The Baby He Denied Walked Into His Divorce Meeting With Proof-ginny

The baby was eleven days old when Claire Harrison carried him into the divorce law office with one hand under his carrier and the other pressed flat against the red folder in her tote.

The building did not feel like a place where families ended.

It felt too polished for that.

The lobby smelled like orchids, lemon oil, and hot coffee from the reception bar.

White marble stretched under her shoes, and the elevator doors reflected her back at herself in pieces: cream blouse, navy coat, gray baby carrier, pale face, tired eyes.

Matthew slept against her chest with his tiny mouth open.

His blanket had slipped beneath his chin, and Claire tucked it back into place before pressing the button for the thirty-fifth floor.

She did not look like a woman about to beg.

She did not feel like one either.

She felt exhausted.

She felt stitched together by caffeine, paperwork, and the kind of love that makes fear stand up straight.

But she was not broken.

That mattered.

For most of her marriage to Richard Sterling, broken was what people expected a wife to become when a man like him lost interest.

Quiet first.

Then confused.

Then grateful for any little scrap of attention he tossed back in her direction.

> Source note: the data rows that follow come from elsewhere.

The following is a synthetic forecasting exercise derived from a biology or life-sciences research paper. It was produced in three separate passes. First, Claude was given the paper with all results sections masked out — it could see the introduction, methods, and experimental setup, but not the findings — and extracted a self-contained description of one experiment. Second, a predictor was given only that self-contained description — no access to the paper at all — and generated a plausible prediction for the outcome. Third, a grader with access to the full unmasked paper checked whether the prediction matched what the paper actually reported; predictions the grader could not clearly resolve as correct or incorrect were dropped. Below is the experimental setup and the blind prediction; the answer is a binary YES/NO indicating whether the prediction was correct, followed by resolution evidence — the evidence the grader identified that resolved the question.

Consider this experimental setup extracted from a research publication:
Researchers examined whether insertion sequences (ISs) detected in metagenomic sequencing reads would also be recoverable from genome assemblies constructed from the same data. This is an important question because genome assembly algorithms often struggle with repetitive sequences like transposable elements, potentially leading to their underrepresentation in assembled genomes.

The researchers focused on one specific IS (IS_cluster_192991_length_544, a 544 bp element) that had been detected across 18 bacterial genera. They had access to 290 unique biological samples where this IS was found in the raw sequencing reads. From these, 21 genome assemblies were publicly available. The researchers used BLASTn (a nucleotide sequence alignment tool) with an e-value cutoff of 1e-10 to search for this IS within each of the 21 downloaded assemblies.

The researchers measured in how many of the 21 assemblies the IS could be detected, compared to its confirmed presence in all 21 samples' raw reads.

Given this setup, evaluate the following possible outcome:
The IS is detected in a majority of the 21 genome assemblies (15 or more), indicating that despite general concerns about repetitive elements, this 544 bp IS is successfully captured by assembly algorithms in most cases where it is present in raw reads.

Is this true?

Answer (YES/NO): YES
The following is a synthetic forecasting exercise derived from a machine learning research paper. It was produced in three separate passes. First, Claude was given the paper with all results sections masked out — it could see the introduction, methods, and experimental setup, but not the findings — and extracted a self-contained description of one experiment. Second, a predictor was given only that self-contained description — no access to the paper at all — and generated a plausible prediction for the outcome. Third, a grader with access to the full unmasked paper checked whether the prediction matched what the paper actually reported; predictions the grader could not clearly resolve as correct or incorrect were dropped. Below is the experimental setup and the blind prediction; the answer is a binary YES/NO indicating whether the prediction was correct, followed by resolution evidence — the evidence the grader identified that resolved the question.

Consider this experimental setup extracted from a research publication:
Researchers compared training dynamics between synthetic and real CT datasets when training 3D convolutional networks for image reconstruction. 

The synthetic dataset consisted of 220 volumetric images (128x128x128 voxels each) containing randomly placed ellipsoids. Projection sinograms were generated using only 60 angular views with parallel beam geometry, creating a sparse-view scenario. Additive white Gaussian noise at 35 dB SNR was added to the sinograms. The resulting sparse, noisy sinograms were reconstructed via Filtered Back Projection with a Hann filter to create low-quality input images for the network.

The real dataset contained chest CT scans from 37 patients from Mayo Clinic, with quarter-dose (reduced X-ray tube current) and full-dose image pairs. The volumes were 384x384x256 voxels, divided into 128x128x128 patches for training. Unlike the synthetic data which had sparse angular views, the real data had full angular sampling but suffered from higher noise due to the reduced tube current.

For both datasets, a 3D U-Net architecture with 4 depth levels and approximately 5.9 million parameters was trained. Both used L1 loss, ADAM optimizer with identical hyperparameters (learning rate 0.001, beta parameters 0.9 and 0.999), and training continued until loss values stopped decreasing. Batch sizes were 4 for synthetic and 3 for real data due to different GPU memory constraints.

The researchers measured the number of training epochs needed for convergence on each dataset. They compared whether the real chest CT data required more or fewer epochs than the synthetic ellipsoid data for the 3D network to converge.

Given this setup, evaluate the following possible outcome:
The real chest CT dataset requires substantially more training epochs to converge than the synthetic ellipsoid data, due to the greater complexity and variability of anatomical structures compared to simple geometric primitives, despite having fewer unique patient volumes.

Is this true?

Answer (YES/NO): NO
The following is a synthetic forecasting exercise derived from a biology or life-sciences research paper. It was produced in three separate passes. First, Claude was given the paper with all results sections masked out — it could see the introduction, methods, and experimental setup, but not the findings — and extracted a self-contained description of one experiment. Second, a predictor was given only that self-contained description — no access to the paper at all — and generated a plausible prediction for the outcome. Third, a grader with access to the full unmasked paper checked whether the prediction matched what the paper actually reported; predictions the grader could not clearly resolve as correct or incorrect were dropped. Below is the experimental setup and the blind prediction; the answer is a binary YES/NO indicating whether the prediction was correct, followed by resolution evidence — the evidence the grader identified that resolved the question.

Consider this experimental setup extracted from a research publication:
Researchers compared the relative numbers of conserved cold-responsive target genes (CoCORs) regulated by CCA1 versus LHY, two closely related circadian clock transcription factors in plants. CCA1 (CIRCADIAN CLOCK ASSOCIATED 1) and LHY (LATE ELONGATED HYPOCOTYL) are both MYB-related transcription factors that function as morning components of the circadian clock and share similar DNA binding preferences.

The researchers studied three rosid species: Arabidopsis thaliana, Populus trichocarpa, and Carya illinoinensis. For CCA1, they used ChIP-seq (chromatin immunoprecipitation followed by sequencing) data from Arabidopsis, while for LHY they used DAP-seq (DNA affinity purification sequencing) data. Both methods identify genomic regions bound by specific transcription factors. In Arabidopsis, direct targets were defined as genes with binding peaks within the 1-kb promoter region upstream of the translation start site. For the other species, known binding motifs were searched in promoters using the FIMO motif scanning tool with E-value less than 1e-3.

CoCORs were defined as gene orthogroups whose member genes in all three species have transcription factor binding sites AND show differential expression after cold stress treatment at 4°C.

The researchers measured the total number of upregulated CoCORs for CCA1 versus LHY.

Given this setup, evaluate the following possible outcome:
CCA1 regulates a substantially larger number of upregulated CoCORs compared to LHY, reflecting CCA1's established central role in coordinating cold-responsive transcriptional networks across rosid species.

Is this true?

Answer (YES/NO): NO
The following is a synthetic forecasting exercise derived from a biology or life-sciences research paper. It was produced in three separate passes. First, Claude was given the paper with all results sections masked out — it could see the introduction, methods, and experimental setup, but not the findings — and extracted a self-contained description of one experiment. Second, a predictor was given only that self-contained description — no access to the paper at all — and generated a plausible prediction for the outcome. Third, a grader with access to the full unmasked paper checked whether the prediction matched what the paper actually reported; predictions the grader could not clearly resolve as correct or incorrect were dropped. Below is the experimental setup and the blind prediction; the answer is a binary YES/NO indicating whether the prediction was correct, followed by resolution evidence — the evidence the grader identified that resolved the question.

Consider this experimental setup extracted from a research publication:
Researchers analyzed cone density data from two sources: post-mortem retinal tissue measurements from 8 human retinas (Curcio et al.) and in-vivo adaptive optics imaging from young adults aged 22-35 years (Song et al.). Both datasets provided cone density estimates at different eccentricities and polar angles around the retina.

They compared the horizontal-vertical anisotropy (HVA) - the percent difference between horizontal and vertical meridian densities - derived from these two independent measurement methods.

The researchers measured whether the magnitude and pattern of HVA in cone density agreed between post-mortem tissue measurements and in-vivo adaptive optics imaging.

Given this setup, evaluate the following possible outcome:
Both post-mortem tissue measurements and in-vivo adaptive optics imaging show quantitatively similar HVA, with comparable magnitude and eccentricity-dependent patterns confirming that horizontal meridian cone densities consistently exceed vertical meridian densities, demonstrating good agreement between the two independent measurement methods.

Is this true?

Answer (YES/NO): YES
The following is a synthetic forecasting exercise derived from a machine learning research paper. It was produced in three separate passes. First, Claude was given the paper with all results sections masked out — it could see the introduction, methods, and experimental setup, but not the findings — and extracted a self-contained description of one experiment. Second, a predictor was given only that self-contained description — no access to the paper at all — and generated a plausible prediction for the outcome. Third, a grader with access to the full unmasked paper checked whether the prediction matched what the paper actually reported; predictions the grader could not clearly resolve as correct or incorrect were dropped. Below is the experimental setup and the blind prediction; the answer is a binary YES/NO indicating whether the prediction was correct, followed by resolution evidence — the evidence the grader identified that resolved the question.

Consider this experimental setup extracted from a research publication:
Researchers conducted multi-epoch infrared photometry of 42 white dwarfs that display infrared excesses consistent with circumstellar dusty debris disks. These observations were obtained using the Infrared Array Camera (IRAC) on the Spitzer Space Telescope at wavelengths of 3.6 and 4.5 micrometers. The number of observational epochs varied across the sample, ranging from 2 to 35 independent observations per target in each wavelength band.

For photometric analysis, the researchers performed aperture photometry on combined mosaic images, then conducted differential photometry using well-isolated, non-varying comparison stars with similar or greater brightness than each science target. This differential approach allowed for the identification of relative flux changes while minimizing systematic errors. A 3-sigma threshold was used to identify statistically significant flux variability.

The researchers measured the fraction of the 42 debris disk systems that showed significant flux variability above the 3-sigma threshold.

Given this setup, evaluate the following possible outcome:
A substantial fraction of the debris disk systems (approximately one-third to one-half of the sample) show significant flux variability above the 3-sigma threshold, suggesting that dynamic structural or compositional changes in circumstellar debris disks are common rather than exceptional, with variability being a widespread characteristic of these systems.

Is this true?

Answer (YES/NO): NO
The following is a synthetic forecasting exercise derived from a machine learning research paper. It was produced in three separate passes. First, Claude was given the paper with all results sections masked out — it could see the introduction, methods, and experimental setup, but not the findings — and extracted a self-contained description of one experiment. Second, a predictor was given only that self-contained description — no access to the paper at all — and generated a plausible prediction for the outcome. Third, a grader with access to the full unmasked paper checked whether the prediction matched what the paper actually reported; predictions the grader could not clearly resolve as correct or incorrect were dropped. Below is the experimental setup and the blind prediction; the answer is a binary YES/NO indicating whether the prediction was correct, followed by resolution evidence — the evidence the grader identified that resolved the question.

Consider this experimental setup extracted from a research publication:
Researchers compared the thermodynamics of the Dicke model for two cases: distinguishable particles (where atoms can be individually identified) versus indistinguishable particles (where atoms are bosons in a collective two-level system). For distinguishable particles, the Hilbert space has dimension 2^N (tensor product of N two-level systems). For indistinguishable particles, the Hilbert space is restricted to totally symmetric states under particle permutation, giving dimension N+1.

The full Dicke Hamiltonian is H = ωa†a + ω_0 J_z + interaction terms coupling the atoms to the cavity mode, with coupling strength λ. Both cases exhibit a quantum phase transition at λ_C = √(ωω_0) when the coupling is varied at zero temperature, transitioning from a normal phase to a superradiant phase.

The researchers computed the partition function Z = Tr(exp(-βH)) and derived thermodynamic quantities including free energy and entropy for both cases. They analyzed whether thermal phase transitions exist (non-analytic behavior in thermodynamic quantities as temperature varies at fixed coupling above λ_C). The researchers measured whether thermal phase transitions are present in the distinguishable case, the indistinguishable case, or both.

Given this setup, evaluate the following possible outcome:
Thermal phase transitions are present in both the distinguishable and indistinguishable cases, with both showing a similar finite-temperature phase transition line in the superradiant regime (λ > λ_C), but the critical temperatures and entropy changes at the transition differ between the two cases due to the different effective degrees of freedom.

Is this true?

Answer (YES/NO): NO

Claire had almost become that woman.

Three years earlier, Richard had stood beside her at his family’s Napa estate under strings of warm white lights and promised forever like he owned the word.

The vineyard had smelled of roses and cut grass.

His hand had rested at the small of her back while guests lifted champagne and called them beautiful.

Claire had believed them.

She was twenty-eight then, still young enough to mistake being chosen for being cherished.

Richard was thirty-four, rich already, but not yet impossible.

He remembered what she liked.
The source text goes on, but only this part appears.